▸ **USING THE INFORMATION**:
• a. In the post about the A1 camera, update everything from "Finally, the A1" down to "the D6 or R3)." by putting "body" in place of "camera".
• b. Using the post about the A1 camera, mark each statement yes or no and quote the words that decide it: (i) The writer has shot the D6. (ii) The writer sold the 850. (iii) The writer says the A1 replaces the photographer.
• c. According to the post about the A1 camera, which gear does the writer still have?

··· EXTRACT PROVIDED ···

Finally, the A1 doesn't replace the photographer, it just handles some of the technical aspects more easily to better focus on the photography itself. But even on that point, you still need to make a lot of the technical choices - but once you have made those choices, the camera can be trusted to a much higher level than any other I have used before (disclaimer, I have not shot the D6 or R3).
I hope that helps demystifying some of the hype vs reality. Another poster here said it best, the A1 is actually more fun to use and I think it boils down to the fact that you very rarely have to second-guess it and every time I go shoot with it I learn to trust it even more and so far it doesn't let me down. It's a tool that does its job well, is more reliable and simplifies my picture-taking process; for me that's good enough.
I still have my D500 and 500PF (sold the 850) but every time I try to use it I just can't get used to it anymore. Even though I used to rave about it after coming from Canon DSLRs. It is amazing how small the OVF FOV looks in comparison to the expanse of the A1 EVF.

··· DATASET CONTENT ···

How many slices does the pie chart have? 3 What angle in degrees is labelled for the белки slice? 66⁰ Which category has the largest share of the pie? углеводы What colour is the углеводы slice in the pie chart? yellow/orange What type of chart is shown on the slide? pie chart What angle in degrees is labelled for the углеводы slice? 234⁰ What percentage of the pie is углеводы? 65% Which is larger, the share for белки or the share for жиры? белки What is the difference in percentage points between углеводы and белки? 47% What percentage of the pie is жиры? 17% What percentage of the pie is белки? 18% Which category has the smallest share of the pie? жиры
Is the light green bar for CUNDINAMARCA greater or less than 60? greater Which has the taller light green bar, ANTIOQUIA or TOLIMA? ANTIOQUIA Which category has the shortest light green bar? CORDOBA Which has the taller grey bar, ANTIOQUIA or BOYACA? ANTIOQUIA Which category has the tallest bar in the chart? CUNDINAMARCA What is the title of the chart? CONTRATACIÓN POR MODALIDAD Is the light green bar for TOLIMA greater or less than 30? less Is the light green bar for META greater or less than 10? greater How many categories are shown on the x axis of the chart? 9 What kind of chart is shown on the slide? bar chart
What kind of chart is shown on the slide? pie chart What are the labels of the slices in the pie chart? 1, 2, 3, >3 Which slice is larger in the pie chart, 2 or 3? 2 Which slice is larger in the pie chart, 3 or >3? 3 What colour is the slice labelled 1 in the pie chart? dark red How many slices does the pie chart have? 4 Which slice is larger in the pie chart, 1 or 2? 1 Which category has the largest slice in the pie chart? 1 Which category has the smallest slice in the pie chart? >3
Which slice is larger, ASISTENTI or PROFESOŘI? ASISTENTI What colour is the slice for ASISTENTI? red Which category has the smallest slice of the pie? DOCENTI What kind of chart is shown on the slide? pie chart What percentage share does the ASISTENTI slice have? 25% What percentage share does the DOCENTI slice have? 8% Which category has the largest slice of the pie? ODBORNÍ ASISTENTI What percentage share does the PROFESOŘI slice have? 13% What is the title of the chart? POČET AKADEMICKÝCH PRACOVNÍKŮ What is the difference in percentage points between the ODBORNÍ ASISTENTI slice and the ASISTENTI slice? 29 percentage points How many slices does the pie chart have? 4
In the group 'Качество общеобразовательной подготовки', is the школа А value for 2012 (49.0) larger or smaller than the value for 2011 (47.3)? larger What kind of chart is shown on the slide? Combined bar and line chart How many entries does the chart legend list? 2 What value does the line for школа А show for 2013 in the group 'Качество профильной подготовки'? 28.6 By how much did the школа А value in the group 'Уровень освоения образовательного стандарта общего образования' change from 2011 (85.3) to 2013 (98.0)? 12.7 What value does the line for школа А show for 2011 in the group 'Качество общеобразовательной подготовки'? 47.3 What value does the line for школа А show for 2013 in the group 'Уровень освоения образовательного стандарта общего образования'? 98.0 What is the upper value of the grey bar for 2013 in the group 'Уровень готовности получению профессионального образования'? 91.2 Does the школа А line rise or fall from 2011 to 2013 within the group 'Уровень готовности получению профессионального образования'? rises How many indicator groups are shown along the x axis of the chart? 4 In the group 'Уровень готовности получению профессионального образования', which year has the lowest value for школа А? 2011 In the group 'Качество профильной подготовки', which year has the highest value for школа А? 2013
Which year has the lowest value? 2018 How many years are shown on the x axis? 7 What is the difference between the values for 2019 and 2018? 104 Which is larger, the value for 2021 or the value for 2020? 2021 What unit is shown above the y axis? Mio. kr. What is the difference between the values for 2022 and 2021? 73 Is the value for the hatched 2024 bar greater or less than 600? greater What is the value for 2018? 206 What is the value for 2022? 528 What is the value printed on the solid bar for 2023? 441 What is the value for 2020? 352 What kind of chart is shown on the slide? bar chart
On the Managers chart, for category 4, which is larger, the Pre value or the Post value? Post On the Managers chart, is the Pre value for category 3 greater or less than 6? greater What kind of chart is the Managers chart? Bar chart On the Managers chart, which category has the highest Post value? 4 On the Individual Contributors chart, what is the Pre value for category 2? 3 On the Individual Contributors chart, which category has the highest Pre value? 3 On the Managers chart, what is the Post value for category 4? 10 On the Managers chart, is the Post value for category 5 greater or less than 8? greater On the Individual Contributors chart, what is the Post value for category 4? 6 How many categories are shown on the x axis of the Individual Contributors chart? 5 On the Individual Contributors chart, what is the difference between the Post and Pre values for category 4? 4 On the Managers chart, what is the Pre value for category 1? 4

···

▸ **ANSWERS BELOW**:
• a.
Finally, the A1 doesn't replace the photographer, it just handles some of the technical aspects more easily to better focus on the photography itself. But even on that point, you still need to make a lot of the technical choices - but once you have made those choices, the body can be trusted to a much higher level than any other I have used before (disclaimer, I have not shot the D6 or R3).

• b.
(i) No: "disclaimer, I have not shot the D6 or R3"
(ii) Yes: "sold the 850"
(iii) No: "the A1 doesn't replace the photographer"

• c. The D500 and the 500PF.